◆ **WRITTEN TASKS**:
a. Repeat the passage on knowledge and wisdom from "A wise king, a" to "mindset of acceptance.", swapping "society" for "community".
b. Condense the paragraph of the passage on knowledge and wisdom that begins "A wise king, a statesman" into a bulleted list of its main points.

--- BEGIN EXCERPT TO READ ---

True that knowledge is endless but endless knowledge is not the end of all sufferings. Knowledge itself may not always enough for achieving anything for self or society, unless it is guided or implemented by a sound, logical and rational mind. Those, who know the reality and use their knowledge properly in a proper prospective are called wise men, philosophers or statesmen.

A wise king, a statesman or a leader has the sufficient scope and liberty to use his knowledge abundantly to achieve the real object for the benefit of the society at large. They have excuses for risk. It is also their primary duty to promote new ideas for the welfare of the society. But it is always difficult for a common man tied by a system to implement his ideas. Most of our critics are also hypocrites. They are making more confusion and chaos even without venturing into the preface of the issue. We should realize the situation and to adopt the best. We should not have any propaganda rather a mindset of acceptance.

I intend to say that knowledge and ideas may be the paramount considerations in each and every case but if those find pragmatic support from the system, they can do a miracle to a large number of people integrated and involved with the same.2 I have spent twenty years in judiciary. We have brilliant officers serving around the state. They are full of knowledge and hard working. They are doing their best to meet the needs and expectations of the litigants and sufferers of the society. But Indian judiciary is always blamed for its snail pace.

--- END EXCERPT TO READ ---
--- BEGIN RECORDS PROVIDED ---

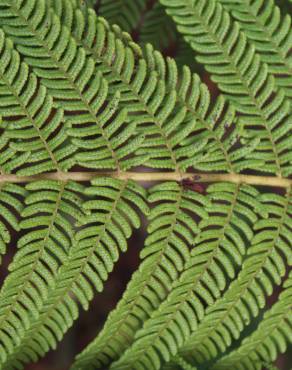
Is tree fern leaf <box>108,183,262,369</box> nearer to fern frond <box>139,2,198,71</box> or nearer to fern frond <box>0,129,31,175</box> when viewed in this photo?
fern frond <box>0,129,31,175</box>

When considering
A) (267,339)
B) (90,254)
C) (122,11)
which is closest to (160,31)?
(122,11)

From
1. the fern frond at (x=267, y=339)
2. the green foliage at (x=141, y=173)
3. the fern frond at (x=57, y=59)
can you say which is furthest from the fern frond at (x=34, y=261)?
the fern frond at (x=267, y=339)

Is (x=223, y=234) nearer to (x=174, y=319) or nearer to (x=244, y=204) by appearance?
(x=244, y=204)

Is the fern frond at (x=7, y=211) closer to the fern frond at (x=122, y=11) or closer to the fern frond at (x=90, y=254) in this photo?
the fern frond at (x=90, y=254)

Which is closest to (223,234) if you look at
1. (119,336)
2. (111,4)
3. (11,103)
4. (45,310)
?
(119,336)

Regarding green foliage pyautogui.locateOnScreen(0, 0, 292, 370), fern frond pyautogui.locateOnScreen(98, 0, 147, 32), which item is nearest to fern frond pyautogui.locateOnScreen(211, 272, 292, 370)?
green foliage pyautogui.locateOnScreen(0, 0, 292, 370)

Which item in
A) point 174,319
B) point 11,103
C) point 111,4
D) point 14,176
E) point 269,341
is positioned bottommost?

--- END RECORDS PROVIDED ---
--- BEGIN RECORDS PROVIDED ---

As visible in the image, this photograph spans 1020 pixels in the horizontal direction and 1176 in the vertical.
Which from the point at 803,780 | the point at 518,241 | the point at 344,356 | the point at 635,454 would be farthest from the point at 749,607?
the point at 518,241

--- END RECORDS PROVIDED ---

◆ **TASK RESPONSES**:
a.
A wise king, a statesman or a leader has the sufficient scope and liberty to use his knowledge abundantly to achieve the real object for the benefit of the community at large. They have excuses for risk. It is also their primary duty to promote new ideas for the welfare of the community. But it is always difficult for a common man tied by a system to implement his ideas. Most of our critics are also hypocrites. They are making more confusion and chaos even without venturing into the preface of the issue. We should realize the situation and to adopt the best. We should not have any propaganda rather a mindset of acceptance.

b.
- A wise king, statesman or leader has enough scope and liberty to use knowledge for the benefit of society at large.
- Such leaders have excuses for risk, and promoting new ideas for society's welfare is their primary duty.
- A common man tied by a system finds it difficult to implement his ideas.
- Most critics are hypocrites who create confusion and chaos without venturing into the preface of the issue.
- We should realize the situation, adopt the best, and have a mindset of acceptance rather than propaganda.